[Rcpp-devel] How to increase the coding efficiency

Kasper Daniel Hansen kasperdanielhansen at gmail.com
Wed Dec 5 04:01:24 CET 2012


On Tue, Dec 4, 2012 at 9:55 PM, Christian Gunning <xian at unm.edu> wrote:
> What exactly do these timings show?  A single call you your function?
> How many calls?
>
> Building on Romain's point: -- a portion of your function's runtime is
> in memory allocation
> (and you have a lot of allocations here).
> If you're calling your function thousands or millions of times, then
> it might pay to closely
> examine your memory allocation strategies and figure out what's
> temporary, for example.
> It looks like you're already using  copy_aux_mem = false in a number
> of places, but you're
> allocating a lot of objects -- of approx what size?
>
> For example, wouldn't this work just as well with one less allocation?
> arma::vec kk = t;
> arma::uvec q1 = arma::find(arma::abs(tp)<h);
> kk.elem(q1) = ((1-arma::pow(tp.elem(q1)/h,2))/h)*0.75;
> // done with q1.  let's reuse it.
> q1 = arma::find(arma::abs(tp)>=h);
> // was q2
> kk.elem(q1).zeros();
>
> You could potentially allocate memory for temporary working space in
> R, grab it with copy_aux_mem = false, write your temp results there,
> and reuse these objects in subsequent function calls.  It doesn't make
> sense to go to this trouble, though, if your core algorithm consumes
> the bulk of runtime.
>
> Have you looked on the armadillo notes r.e. inv?  Matrix inversion has
> O(>n^2).  You may be aided by pencil-and-paper math here.
> http://arma.sourceforge.net/docs.html#inv

Very tangential, but I have always found appendix C of Boyd's convex
optimization to be very useful on numerical linear algebra.  Freely
available from the author at
  http://www.stanford.edu/~boyd/cvxbook/
(very nice book, but not something you read in an evening.  Appendix C
is something that does not depend on anything else in the book
though.)

Kasper

> best,
> Christian
>
>> Dear All,
>> I have tried out the first example by using RcppArmadillo, but I am not
>> sure whether the code is efficient or not.
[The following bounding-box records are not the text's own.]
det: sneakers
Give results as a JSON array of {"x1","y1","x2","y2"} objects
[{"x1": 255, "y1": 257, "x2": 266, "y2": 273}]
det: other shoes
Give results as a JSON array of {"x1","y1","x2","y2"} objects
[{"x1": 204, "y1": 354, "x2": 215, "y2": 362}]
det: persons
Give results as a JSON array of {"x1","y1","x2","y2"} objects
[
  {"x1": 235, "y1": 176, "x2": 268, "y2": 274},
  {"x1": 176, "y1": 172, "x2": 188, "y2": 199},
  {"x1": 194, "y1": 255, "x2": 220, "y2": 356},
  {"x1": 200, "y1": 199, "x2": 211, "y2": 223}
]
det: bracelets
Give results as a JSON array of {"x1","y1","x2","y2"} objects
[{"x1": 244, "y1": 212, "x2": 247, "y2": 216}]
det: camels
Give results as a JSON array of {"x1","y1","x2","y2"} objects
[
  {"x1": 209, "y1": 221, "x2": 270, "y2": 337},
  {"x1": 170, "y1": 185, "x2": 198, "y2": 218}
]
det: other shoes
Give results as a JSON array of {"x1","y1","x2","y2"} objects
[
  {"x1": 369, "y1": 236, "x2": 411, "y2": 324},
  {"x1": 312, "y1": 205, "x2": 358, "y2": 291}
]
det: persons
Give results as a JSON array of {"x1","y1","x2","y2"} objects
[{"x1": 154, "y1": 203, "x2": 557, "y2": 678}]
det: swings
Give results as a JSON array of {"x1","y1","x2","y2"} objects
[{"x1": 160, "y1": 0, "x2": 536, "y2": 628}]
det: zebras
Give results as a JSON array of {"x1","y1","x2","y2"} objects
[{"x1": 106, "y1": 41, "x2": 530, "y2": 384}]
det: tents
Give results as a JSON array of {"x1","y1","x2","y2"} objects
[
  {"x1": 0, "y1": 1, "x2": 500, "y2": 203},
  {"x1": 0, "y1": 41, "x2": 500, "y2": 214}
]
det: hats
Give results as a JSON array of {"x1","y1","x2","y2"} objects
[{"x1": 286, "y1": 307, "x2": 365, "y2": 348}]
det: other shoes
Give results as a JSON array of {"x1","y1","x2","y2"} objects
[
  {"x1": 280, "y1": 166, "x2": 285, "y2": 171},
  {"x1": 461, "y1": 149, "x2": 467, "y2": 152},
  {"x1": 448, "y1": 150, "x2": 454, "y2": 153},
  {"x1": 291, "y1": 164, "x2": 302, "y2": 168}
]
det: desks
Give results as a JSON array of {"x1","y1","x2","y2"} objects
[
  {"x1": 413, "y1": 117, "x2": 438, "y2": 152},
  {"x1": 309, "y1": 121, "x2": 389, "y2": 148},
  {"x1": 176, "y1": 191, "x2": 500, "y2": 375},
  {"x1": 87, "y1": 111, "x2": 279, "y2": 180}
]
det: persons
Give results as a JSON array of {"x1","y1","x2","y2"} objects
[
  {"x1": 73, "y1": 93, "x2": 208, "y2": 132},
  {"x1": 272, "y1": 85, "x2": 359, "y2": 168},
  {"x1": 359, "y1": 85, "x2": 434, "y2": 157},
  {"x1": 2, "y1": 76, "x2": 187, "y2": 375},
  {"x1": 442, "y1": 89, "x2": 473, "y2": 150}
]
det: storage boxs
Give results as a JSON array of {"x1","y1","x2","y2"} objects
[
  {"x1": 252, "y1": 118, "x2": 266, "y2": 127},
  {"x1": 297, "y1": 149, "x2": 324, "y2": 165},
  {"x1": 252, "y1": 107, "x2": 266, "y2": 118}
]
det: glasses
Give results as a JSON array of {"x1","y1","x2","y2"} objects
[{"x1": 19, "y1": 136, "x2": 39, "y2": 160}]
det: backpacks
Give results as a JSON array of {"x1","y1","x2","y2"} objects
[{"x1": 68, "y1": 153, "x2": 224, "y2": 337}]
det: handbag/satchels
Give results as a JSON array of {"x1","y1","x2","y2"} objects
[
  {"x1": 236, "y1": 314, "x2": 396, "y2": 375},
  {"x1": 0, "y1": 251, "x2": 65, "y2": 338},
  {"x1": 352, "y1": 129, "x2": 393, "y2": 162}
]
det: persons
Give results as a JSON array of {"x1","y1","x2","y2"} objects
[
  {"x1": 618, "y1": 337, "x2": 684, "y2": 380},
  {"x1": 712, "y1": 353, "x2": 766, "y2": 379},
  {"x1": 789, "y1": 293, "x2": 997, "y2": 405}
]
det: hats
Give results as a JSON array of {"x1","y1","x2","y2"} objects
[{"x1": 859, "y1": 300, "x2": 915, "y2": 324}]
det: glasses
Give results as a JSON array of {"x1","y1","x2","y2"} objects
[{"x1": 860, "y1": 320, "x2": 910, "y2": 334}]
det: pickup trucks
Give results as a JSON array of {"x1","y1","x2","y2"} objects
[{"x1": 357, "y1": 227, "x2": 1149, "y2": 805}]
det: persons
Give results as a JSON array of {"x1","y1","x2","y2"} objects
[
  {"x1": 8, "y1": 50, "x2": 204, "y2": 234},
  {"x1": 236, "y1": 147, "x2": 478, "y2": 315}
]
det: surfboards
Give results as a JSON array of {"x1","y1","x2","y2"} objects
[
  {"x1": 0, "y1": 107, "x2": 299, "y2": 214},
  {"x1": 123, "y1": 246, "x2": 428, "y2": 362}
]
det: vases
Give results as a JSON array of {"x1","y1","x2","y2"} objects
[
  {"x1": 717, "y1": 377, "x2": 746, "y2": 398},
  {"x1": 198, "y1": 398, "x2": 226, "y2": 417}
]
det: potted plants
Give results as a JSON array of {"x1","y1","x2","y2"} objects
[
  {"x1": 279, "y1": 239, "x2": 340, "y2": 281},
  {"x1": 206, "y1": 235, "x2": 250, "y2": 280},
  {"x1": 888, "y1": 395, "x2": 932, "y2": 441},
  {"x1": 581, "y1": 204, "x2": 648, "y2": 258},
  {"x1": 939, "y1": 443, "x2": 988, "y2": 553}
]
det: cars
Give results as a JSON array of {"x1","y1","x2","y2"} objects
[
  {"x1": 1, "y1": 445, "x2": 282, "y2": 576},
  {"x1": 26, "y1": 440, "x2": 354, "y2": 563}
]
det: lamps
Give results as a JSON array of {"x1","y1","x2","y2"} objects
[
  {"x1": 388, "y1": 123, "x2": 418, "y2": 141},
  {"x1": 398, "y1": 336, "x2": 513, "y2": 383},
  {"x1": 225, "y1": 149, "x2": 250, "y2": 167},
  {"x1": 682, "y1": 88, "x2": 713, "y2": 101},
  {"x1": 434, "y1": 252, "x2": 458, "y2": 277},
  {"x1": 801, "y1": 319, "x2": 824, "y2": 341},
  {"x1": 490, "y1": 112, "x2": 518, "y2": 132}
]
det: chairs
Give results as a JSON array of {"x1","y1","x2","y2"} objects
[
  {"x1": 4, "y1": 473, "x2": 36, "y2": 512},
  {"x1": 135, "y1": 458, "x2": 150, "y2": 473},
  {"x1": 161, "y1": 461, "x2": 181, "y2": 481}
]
And I did the comparison of the
>> computation time.
>>
>> 1) R code using for loop in R: 87.22s
>> 2) R code using apply: 77.86s
>> 3) RcppArmadillo by using for loop in C++: 53.102s
>> 4) RcppArmadillo together with apply in R: 47.310s
>>
>> It is kind of not so big increase. I am wondering whether I used an
>> inefficient way for the C++ coding:
>
>
>
> --
> A man, a plan, a cat, a ham, a yak, a yam, a hat, a canal – Panama!